Polycom is one of the third-party developers that Nortel announced last May as part of an initiative to encourage outside development on the MCS platform. Reference designs for third-party devices are now available through Texas Instruments. That initiative is important because SIP interoperability is notoriously difficult. If carriers are to adopt the MCS, Nortel must provide them with an easy way to multisource consumer products

The value of such an initiative may be limited to consumers, however. Enterprise users will need access to the advanced telephony functions they expect from an enterprise-class PBX. Functions such as call park, where users put a call on hold and retrieve it from a different extension, require the use of UniStim, Nortel's proprietary client protocol, which the Texas Instruments designs won't include.

As third-party devices are brought into the MCS fold and allowed to benefit from new types of presence statuses, Nortel will want to look at updating its presence model. Nortel currently offers presence based on users' availability and whether they're active or inactive. Users can configure a banned list to prohibit select others from monitoring their status.

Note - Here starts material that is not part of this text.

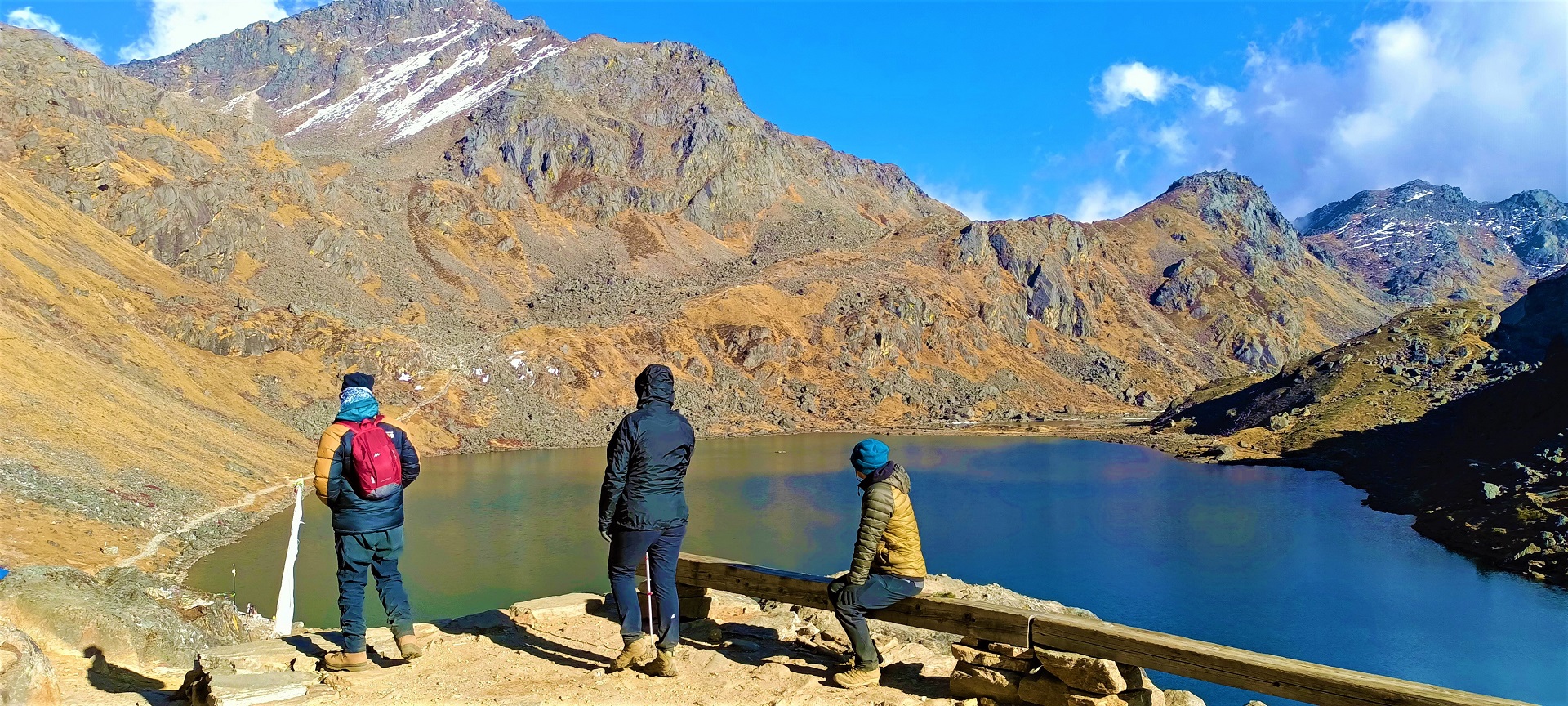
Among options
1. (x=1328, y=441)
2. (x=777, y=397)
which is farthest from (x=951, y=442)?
(x=1328, y=441)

Next year, expect Nortel to expand this presence model. The company will add group presence, where personal availability is aggregated up into the availability of workgroups, and device presence, where users can look at the status of equipment. Nortel is said to be considering improving its centralized presence management, allowing network architects to establish presence policies on who can view an individual's presence status without having to configure those policies themselves. Over the longer term, Nortel will introduce federated services that will allow companies to interconnect their MCSs. Such a move could make workgroup collaboration as useful and as popular as e-mail.